Out of spec. Gages

I'm having trouble finding anything definitive in either the IATF 16949 or MSA standards regarding fixtures/gages that are out of spec. Specifically from the supplier side.

If a fixture or gage is out of tolerance, yet is deemed ok to use and signed off by the Quality Engineer, is it ok for production use? Does it need to have the customer's written sign off or approval as well? I am referring to existing fixtures/gages that have been found out of tolerance during their scheduled calibration frequency and have already been used in production for X amount of time.

Is this an internal organizational issue or is this governed by IATF, MSA or some other body?

Well common sense and engineering physics would be the best regulation: do the out of spec fixtures create - or have the ability to create - out of specs parts? Will the OOT gage allow out of spec parts to be accepted as in spec? This is a simple and straightforward analysis for an OOT fixture. Was that done? Is there documentation of this? OOT reports are supposed to be created and recorded to allow a ‘use-as-is disposition…

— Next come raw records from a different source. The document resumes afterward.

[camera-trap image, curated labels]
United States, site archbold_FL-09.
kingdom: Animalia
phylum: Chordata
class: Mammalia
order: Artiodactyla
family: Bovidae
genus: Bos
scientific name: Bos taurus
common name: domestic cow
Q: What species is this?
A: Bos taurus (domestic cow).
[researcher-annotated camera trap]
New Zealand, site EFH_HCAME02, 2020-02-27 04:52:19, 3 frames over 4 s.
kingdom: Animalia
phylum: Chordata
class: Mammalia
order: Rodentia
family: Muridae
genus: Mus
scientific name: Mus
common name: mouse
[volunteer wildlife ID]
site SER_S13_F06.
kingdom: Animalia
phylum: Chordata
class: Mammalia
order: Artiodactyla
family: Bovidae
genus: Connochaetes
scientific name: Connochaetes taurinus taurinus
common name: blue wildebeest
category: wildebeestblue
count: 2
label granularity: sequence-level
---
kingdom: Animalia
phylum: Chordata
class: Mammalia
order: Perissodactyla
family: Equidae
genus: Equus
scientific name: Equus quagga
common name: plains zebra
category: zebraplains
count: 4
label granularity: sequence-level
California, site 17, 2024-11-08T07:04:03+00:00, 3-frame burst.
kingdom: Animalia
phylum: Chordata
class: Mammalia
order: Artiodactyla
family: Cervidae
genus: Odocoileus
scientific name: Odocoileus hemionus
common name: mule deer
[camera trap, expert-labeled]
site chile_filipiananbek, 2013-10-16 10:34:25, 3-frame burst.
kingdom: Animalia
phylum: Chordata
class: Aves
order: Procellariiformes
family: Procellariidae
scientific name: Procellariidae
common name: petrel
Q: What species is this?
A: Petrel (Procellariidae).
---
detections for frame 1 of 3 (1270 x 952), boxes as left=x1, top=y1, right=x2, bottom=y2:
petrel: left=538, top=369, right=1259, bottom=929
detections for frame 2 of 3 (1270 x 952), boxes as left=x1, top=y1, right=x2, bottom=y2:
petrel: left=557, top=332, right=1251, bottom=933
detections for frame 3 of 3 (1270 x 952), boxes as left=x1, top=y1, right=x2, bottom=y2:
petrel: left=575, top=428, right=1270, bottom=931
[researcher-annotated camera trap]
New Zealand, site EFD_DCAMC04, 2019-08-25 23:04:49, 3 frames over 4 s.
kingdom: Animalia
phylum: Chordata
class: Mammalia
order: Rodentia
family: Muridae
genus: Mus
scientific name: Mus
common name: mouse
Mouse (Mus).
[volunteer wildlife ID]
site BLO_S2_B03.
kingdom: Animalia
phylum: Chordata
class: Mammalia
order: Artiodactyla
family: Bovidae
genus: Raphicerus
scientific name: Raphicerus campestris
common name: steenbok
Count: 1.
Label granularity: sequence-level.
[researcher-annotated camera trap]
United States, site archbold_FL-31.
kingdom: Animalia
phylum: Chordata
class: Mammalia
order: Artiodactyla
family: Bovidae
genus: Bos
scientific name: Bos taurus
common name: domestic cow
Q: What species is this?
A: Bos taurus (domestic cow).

In theory yes. Common sense doesn't always align with Auditors; some are very by the book. I just want to make sure that a QE sign off is enough. If there is no clause or governing document that states any fixture/gage that is out of tolerance can not be used on the production floor unless authorized by the customer, then we should be ok. However, if there is then we'd need to contact the customer in these instances.

Whether or not the QE signed off is NOT relevant: do you have the data that supports a use-as-is disposition? If not, you are in trouble no matter what. If you have the data that supports a use-as-is disposition, then you can check what yoru Customer requirements are concerning notification and possible approval.

QEs are not gods no matter what they were told by their parents….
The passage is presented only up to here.